Personal information
- Born: September 2, 1965 (age 61) Aurora, North Carolina, U.S.
- Listed height: 6 ft 6 in (1.98 m)
- Listed weight: 212 lb (96 kg)

Career information
- High school: Aurora (Aurora, North Carolina)
- College: Minnesota (1986–1990)
- NBA draft: 1990: undrafted
- Position: Small forward
- Number: 33

Career history
- 1990–1991: Minnesota Timberwolves
- Stats at NBA.com
- Stats at Basketball Reference

= Richard Coffey =

American basketball player (born 1965)

Richard Lee Coffey (born September 2, 1965) is an American former professional basketball player who had a brief stint with the National Basketball Association's Minnesota Timberwolves.

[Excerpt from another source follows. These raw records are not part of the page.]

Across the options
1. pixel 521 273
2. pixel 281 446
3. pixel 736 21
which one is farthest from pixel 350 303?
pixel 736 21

Prior to his college basketball career he was a member of the US Army's 82nd Airborne Division Paratrooper.

Coffey, a 6'6" and 212 lb forward born in Aurora, North Carolina and who played collegiately for the University of Minnesota Golden Gophers, averaged 1.3 points and 1.5 rebounds in 52 games for the Timberwolves during the 1990–91 NBA season. After leaving the NBA, he played in the Continental Basketball Association, in Turkey and Spain. He played for the Isuzu Motors Lynx of Japan in 1993.

He is the father of Amir Coffey, Nia Coffey, and Sydney Coffey.